Architecture of an automatic speech recognition system
Today, state-of-the-art systems for automatic speech recognition are
based on the statistical approach of Bayes decision rule. The
implementation of Bayes decision rule for automatic speech recognition
is based on two kinds of stochastic models: the acoustic model and the
language model which together are the basis for the decision process
itself, i.e. the search for the most probable sentence. These modules
of an automatic speech recognition system
are characterized as follows:
The acoustic model captures the acoustic properties of
speech and provides the probability of the observed acoustic
signal given a hypothesized word sequence.
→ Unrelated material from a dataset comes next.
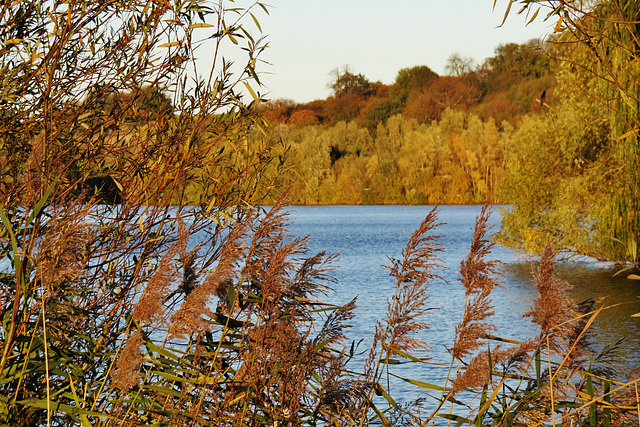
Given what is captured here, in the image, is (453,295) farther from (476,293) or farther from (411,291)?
(411,291)

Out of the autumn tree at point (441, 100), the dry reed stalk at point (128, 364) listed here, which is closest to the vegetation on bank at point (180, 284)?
the dry reed stalk at point (128, 364)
The acoustic model
includes:
The acoustic analysis which parameterizes the speech
input into a sequence of acoustic vectors.
Acoustic models for the smallest sub-word units,
i.e. phonemes which usually are modelled context
dependent.
The pronunciation lexicon, which defines the
decomposition of the words into the subword units.
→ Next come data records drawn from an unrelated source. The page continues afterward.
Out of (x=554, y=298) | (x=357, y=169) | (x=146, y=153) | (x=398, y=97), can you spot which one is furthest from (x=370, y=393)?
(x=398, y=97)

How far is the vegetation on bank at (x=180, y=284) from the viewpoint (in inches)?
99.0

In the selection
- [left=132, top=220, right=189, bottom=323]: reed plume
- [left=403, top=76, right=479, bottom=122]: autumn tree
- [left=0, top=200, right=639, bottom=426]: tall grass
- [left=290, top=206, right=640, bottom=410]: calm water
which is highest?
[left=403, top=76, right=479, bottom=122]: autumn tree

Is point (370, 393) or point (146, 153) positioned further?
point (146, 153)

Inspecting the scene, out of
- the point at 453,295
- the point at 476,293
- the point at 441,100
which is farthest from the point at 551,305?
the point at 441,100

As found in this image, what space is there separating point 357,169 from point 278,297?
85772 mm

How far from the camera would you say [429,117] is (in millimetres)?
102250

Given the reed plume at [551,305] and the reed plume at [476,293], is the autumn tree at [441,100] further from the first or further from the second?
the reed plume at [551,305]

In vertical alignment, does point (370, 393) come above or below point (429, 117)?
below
Topology and search space for a
Hidden Markov Model (HMM) for the word
"sieben"
Speech waveform of the utterance
"Sollen wir am Sonntag nach Berlin fahren", and the corresponding
FFT spectrum
The language model captures the linguistic
properties of the language and provides the a-priori probability
of a word sequence. From an information theoretic point of view,
syntax, semantics, and pragmatics of the language could also be
viewed as redundancies. Because of the stochastic nature of such
redundancies, language models usually are based on
statistical concepts.
Search realizes Bayes decision criterion on the basis
of the acoustic model and the language model. This requires the
generation and scoring of competing sentence hypotheses. To
obtain the final recognition result, the main objective then is
to search for that sentence hypothesis with the best score using
dynamic programming. The efficiency of the search process is
increased by pruning unlikely hypotheses as early as possible
during dynamic programming without affecting the recognition
performance.